Behalve patiënten nam het gasthuis ook proveniers op alhoewel de stichters dat expliciet verboden hadden. Proveniers waren namelijk zelden zieke, behoeftige vrouwen; het waren gasten die zich tegen een bepaald bedrag inkochten en zich zo verzekerden van een verzorgde oude dag. Ze woonden in apart staande huisjes binnen het terrein, ten oosten van de latere regentenkamer. De eerste provenier werd genoemd in 1471.
De door de proveniers betaalde gelden betekenden een extra bron van inkomsten voor het gasthuis, mits ze niet te lang leefden. In de 17e eeuw kon de inkoopsom voor een provenier wel fl. 1000,00 bedragen.
Met het toestaan van proveniers kwamen er mannen binnen het gebied van het vrouwengasthuis en veranderde het karakter van de instelling.
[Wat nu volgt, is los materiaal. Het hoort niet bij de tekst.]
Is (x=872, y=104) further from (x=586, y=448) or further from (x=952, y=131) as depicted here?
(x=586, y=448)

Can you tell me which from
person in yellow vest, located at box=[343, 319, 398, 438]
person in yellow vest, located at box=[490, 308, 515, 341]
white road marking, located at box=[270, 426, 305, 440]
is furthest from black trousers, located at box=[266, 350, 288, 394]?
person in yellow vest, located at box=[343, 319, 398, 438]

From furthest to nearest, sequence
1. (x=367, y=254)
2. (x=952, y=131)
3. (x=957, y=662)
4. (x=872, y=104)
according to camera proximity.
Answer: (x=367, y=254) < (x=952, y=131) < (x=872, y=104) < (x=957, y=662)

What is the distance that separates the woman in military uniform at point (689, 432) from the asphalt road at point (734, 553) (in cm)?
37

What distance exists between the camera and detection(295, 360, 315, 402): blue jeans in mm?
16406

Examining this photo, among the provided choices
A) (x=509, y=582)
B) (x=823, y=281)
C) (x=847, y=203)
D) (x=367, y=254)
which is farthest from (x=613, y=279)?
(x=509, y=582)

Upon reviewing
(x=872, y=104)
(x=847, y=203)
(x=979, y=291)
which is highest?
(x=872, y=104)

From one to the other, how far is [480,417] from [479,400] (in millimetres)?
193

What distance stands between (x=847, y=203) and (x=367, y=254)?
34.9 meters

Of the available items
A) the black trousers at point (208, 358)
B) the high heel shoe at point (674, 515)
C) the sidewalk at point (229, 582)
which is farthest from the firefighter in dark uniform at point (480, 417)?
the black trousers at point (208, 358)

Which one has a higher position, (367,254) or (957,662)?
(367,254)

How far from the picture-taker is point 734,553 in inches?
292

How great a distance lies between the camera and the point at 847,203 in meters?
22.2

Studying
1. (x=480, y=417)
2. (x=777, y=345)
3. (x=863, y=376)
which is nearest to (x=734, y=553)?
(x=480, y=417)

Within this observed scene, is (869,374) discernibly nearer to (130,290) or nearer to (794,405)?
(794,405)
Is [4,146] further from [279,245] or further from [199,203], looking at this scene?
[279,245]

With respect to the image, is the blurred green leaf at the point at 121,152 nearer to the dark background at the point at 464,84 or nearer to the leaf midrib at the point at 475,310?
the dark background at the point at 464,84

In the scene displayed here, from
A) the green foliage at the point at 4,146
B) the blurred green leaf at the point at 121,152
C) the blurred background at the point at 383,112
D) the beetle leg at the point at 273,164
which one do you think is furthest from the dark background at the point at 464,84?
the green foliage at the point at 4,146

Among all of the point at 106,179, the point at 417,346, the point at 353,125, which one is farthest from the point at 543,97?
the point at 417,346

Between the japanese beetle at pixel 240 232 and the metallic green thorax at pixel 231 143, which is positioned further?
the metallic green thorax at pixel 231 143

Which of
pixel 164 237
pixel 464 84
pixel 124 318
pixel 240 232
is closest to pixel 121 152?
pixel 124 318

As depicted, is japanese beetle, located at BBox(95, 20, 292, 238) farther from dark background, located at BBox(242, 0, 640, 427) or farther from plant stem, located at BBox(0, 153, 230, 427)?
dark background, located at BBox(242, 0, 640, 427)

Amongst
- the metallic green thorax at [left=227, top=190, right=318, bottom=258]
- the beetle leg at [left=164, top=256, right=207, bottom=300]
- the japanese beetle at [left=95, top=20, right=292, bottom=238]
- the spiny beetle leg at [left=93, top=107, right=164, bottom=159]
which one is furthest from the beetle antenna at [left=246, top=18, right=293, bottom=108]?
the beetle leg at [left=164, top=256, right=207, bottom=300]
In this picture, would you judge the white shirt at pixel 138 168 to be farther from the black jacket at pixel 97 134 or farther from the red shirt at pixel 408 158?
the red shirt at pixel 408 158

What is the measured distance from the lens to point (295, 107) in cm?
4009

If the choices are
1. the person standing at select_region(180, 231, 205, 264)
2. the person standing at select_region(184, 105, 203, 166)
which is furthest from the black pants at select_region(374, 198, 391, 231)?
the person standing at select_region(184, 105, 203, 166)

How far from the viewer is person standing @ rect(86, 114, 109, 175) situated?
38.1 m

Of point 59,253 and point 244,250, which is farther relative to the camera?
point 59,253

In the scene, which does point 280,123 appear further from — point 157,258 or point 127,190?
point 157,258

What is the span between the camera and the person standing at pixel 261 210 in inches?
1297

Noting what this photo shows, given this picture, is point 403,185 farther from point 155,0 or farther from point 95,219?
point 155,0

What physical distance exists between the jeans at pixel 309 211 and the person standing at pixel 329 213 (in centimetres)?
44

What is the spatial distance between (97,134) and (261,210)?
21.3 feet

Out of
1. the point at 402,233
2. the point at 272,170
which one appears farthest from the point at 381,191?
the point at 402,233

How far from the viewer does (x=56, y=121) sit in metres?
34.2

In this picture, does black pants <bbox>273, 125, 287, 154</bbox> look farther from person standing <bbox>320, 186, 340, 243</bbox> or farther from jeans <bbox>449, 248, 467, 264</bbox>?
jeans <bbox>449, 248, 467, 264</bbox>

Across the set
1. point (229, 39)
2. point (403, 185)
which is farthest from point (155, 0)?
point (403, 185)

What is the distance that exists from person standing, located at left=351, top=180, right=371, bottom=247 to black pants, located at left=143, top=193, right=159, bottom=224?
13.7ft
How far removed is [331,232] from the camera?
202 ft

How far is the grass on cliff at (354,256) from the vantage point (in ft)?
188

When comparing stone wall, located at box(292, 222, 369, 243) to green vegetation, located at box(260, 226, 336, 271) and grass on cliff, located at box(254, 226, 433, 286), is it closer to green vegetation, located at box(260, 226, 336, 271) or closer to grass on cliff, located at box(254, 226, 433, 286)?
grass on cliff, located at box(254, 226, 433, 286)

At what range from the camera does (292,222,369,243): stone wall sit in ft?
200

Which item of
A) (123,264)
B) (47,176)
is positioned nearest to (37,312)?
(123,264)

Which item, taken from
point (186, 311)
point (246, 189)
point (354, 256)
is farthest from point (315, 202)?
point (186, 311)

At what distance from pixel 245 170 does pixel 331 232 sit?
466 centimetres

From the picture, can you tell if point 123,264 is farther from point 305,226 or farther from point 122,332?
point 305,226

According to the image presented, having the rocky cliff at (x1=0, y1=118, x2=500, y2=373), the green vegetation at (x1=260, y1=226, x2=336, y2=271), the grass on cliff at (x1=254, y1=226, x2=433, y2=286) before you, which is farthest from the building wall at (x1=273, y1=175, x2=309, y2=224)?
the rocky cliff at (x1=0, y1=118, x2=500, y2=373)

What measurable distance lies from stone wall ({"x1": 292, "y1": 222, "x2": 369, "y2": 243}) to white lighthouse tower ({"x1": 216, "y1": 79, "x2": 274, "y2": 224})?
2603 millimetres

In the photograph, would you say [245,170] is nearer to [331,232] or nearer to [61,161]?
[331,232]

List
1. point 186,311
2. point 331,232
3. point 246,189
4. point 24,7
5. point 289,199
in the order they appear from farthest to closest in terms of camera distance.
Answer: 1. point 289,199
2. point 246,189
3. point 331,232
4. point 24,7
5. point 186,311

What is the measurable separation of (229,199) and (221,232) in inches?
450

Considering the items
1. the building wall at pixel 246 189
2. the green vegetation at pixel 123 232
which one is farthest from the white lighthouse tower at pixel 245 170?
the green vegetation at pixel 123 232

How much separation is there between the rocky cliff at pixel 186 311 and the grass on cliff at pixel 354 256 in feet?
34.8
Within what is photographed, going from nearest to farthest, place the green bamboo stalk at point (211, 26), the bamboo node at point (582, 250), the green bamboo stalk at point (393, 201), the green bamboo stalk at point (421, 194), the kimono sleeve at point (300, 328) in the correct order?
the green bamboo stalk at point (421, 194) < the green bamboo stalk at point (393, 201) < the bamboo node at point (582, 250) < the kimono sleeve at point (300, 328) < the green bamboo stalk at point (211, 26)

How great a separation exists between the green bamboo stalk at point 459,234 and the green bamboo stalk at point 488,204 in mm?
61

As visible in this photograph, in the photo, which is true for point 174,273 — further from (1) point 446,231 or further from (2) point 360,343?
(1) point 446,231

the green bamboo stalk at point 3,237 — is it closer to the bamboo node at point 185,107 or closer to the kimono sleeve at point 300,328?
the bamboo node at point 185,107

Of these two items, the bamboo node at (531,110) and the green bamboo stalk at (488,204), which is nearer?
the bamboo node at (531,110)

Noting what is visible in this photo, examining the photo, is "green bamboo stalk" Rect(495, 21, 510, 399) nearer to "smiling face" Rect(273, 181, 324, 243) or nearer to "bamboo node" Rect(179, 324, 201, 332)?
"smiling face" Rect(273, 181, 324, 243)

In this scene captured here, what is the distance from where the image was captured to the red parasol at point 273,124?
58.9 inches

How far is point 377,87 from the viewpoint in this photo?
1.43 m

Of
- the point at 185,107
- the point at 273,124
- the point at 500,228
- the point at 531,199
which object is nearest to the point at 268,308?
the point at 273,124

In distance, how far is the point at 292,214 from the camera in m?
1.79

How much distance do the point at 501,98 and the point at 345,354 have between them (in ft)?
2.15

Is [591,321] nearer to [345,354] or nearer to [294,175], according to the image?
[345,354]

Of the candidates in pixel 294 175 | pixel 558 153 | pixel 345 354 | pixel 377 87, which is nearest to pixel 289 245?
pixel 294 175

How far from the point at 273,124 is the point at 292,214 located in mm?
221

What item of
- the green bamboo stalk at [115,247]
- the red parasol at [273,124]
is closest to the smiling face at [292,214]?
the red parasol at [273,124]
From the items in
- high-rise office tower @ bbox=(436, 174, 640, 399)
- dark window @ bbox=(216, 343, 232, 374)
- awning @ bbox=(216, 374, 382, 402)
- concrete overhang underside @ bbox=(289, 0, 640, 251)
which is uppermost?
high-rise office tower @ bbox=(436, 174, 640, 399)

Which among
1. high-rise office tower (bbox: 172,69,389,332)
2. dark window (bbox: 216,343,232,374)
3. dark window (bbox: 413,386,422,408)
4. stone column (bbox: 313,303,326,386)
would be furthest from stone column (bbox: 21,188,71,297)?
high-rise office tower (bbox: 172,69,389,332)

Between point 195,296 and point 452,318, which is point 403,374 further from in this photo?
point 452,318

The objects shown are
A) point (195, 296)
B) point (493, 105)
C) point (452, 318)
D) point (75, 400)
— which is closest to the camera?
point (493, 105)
In 1736 besloten de regenten een vervallen zaal van voormalige Sint Ursulaconvent af te breken en daar nog een zestal proveniershuisjes te laten bouwen, de zgn. 'Hof van Zessen'.
In 1738 kwamen er nog 10 bij, langs de Lijsbethsteeg. Het gasthuis kreeg nu zijn tegenwoordige vorm met 2 binnentuinen. Op een kaart uit 1783 is de omvang van het complex te zien.
Met de toename van het aantal proveniers verschoof het accent van het gasthuis van ziekenverzorging naar bejaardenzorg.
In de loop van de 18e eeuw ging het bergafwaarts met het gasthuis. De inkomsten slonken, de gebouwen raakten meer en meer vervallen, het aantal patiënten liep terug.
Uiteindelijk werd het gasthuis in 1773 opgeheven.
Het uitgebreide complex kreeg vervolgens de meest uiteenlopende bestemmingen.
In de zestiger jaren stond het monumentale complex er slecht voor. In de beste proveniershuisjes woonden eerst bejaarden en later een handvol kunstenaars. De gotische kloostergang stortte in, evenals enkele gebouwen.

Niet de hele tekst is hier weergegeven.